───── Rekordy zbioru danych ─────
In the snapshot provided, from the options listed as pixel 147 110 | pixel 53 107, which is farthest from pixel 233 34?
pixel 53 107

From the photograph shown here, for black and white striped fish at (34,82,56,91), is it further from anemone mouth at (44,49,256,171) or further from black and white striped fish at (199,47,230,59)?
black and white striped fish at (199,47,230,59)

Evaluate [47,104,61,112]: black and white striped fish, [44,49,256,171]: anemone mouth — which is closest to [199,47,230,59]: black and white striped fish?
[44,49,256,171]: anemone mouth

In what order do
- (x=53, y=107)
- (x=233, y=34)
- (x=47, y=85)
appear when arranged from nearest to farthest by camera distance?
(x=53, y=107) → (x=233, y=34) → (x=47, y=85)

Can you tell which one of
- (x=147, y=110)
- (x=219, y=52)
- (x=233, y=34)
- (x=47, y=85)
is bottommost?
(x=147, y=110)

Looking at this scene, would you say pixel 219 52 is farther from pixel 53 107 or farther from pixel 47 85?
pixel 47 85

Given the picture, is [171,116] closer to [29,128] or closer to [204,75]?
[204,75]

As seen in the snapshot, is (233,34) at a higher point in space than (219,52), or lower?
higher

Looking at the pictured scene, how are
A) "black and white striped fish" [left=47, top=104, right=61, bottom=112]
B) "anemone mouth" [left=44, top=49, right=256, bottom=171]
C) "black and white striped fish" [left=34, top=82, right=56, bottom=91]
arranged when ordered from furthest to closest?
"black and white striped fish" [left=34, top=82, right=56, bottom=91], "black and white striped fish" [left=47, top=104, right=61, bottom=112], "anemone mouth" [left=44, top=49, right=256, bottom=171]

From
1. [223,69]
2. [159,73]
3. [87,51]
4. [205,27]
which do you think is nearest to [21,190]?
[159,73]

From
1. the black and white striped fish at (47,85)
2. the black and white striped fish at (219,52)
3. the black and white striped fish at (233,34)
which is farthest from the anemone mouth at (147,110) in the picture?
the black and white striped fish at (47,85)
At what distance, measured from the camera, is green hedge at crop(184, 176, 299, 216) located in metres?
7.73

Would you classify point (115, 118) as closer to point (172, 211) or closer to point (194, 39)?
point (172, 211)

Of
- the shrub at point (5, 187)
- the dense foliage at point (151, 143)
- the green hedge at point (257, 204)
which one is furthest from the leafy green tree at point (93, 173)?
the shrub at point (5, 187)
─────
Przytocz wiernie wszystkie wiersze powyższego materiału, bez żadnych zmian.

* _Rozwiązanie zadania_:
In the snapshot provided, from the options listed as pixel 147 110 | pixel 53 107, which is farthest from pixel 233 34?
pixel 53 107

From the photograph shown here, for black and white striped fish at (34,82,56,91), is it further from anemone mouth at (44,49,256,171) or further from black and white striped fish at (199,47,230,59)?
black and white striped fish at (199,47,230,59)

Evaluate [47,104,61,112]: black and white striped fish, [44,49,256,171]: anemone mouth — which is closest to [199,47,230,59]: black and white striped fish?
[44,49,256,171]: anemone mouth

In what order do
- (x=53, y=107)
- (x=233, y=34)
- (x=47, y=85)
appear when arranged from nearest to farthest by camera distance?
(x=53, y=107) → (x=233, y=34) → (x=47, y=85)

Can you tell which one of
- (x=147, y=110)
- (x=219, y=52)
- (x=233, y=34)
- (x=47, y=85)
is bottommost?
(x=147, y=110)

Looking at this scene, would you say pixel 219 52 is farther from pixel 53 107 or farther from pixel 47 85?
pixel 47 85

Given the picture, is [171,116] closer to [29,128] or closer to [204,75]?
[204,75]

As seen in the snapshot, is (233,34) at a higher point in space than (219,52), or lower?
higher

Looking at the pictured scene, how are
A) "black and white striped fish" [left=47, top=104, right=61, bottom=112]
B) "anemone mouth" [left=44, top=49, right=256, bottom=171]
C) "black and white striped fish" [left=34, top=82, right=56, bottom=91]
arranged when ordered from furthest to closest?
"black and white striped fish" [left=34, top=82, right=56, bottom=91], "black and white striped fish" [left=47, top=104, right=61, bottom=112], "anemone mouth" [left=44, top=49, right=256, bottom=171]

From
1. [223,69]
2. [159,73]
3. [87,51]
4. [205,27]
which do you think is nearest to [21,190]?
[159,73]

From
1. the black and white striped fish at (47,85)
2. the black and white striped fish at (219,52)
3. the black and white striped fish at (233,34)
which is farthest from the anemone mouth at (147,110) in the picture?
the black and white striped fish at (47,85)
At what distance, measured from the camera, is green hedge at crop(184, 176, 299, 216) located in metres?
7.73

Would you classify point (115, 118) as closer to point (172, 211) or closer to point (194, 39)?
point (172, 211)

Of
- the shrub at point (5, 187)
- the dense foliage at point (151, 143)
- the green hedge at point (257, 204)
which one is furthest from the leafy green tree at point (93, 173)?
the shrub at point (5, 187)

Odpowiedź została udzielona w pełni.